--- DOCUMENT EXTRACT ---
Studio album by Steppenwolf
- Released: January 29, 1968
- Recorded: Fall 1967
- Studio: American Recording, Studio City, California
- Genre: Blues rock; hard rock; psychedelic rock;
- Length: 46:10
- Label: ABC Dunhill
- Producer: Gabriel Mekler

Steppenwolf chronology
|  | Steppenwolf (1968) | The Second (1968) |

Singles from Steppenwolf
- "A Girl I Knew" Released: October 1967; "Sookie Sookie" Released: February 1968; "Born to Be Wild" Released: May 1968;

= Steppenwolf (Steppenwolf album) =

Steppenwolf is the debut studio album by Canadian-American rock band Steppenwolf, released on January 29, 1968, on ABC Dunhill Records. It includes songs written by band members and songs written by others such as the Willie Dixon blues classic "Hoochie Coochie Man", retitled "Hootchie Kootchie Man".

The album reached number six on the Billboard albums chart. "Born to Be Wild", which was released as a single, peaked at number two on Billboards Hot 100. It and "The Pusher" were included in the 1969 film Easy Rider.

Professional ratings
Review scores
| Source | Rating |
| AllMusic | Star |
| The Daily Vault | B+ |
| Rolling Stone | (positive) |
| Sputnikmusic | Star |

==Track listing==
Details are taken from the original Dunhill album; other releases may have different information.

--- GIVEN TASK 1 ---
From the passage on the Steppenwolf album, reproduce word for word the part that opens with the words "The album reached" and closes with "have different information.".
--- GIVEN TASK 2 ---
Tally the lines of the rows below that contain the string "girl", counting only matches with the same case. Give the number alone.

--- RECORDS PROVIDED ---
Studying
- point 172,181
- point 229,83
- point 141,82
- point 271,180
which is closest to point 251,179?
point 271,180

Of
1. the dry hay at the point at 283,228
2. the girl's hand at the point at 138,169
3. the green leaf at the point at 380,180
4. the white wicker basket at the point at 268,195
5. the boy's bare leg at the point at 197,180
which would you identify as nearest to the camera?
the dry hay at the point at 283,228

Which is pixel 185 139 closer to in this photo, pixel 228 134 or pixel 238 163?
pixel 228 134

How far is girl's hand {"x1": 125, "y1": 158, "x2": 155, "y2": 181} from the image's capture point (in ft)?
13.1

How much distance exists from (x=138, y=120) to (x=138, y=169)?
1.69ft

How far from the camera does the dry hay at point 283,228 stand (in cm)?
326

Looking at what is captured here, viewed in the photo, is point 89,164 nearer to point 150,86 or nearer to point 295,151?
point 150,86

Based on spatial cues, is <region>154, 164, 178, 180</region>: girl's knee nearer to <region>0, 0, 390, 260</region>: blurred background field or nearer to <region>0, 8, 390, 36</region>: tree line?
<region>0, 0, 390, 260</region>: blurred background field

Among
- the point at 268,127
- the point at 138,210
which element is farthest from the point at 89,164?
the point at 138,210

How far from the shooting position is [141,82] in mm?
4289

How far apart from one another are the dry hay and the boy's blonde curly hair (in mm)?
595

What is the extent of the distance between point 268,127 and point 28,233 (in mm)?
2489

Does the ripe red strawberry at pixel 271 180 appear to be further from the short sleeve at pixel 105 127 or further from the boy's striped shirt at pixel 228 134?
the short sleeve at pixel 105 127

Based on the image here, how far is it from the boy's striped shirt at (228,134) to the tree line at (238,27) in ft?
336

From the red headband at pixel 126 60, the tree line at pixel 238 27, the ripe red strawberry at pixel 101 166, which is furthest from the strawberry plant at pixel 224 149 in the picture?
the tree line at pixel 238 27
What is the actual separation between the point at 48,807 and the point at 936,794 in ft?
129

--- TASK RESPONSE 1 ---
The album reached number six on the Billboard albums chart. "Born to Be Wild", which was released as a single, peaked at number two on Billboards Hot 100. It and "The Pusher" were included in the 1969 film Easy Rider.

Professional ratings
Review scores
| Source | Rating |
| AllMusic | Star |
| The Daily Vault | B+ |
| Rolling Stone | (positive) |
| Sputnikmusic | Star |

==Track listing==
Details are taken from the original Dunhill album; other releases may have different information.

--- TASK RESPONSE 2 ---
3